Sir Paul recommande de la fermeté dans l’affaire : «Tout le but de l’opération était d’obtenir quelques rochers qui resteront notre propriété ; il n’y aura pas de population indigène à l’exception des mouettes» qui, ajoute-t-il avec ironie, «n’ont pas encore leur comité (le Comité sur le statut des femmes ne défend pas les droits des oiseaux¹⁶).» Ce qui fait dire à son collègue D. A. Greenhill que «malheureusement, avec les oiseaux, il y a quelques Tarzan et Vendredi (Men Fridays) dont les origines sont obscures¹⁷…»

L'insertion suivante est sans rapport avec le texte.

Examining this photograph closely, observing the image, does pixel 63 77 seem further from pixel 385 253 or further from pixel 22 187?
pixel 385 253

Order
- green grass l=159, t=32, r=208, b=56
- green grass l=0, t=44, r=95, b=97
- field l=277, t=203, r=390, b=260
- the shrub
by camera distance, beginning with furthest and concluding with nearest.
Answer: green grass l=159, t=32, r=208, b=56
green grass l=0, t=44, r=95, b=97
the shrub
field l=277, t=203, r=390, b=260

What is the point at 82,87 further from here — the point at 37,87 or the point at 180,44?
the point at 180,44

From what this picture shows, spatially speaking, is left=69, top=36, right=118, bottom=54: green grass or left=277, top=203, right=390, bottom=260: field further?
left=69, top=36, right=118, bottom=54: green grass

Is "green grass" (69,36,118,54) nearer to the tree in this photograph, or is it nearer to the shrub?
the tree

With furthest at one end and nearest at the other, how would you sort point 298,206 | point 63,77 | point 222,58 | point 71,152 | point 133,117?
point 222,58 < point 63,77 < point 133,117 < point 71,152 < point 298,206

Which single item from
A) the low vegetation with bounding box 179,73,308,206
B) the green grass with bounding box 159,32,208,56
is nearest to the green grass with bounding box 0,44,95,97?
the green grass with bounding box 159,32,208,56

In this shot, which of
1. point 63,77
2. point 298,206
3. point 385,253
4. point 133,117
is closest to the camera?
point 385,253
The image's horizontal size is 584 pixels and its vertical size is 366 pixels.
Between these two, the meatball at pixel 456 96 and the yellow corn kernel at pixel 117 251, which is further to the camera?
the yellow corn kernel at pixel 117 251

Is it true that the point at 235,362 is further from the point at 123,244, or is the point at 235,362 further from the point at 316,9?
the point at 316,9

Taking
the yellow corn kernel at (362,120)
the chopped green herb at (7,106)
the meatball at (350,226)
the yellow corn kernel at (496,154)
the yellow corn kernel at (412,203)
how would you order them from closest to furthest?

Tandis que les officiels préparent à Whitehall le programme d’évacuation des Chagossiens, les diplomates accentuent leur campagne d’explication dans de nombreux pays et auprès des organisations internationales. Devant le comité politique de l’Organisation de l’alliance atlantique, à Paris, le délégué britannique justifie la création du nouveau territoire en réaffirmant que les gouvernements de Maurice et des Seychelles ont donné leur accord au projet¹⁸.
Cet argument est rejeté par un certain nombre de pays qui participent à un débat au sein du Fourth Committee des Nations unies. Ce comité traite des questions de décolonisation. La Tanzanie, Cuba, la Yougoslavie et l’Inde, «sans trop d’insistance», estiment les Britanniques, font remarquer que le démembrement du territoire mauricien porte atteinte aux intérêts d’une minorité, même si les représentants de la majorité ont été incités à donner leur accord. Les intervenants estiment que cette opération est contraire à la résolution 1514 (XV) des Nations unies, et soulignent l’inadmissibilité du démembrement malgré le paiement d’une indemnisation qu’ils qualifient de «prix du silence» (hush money)¹⁹.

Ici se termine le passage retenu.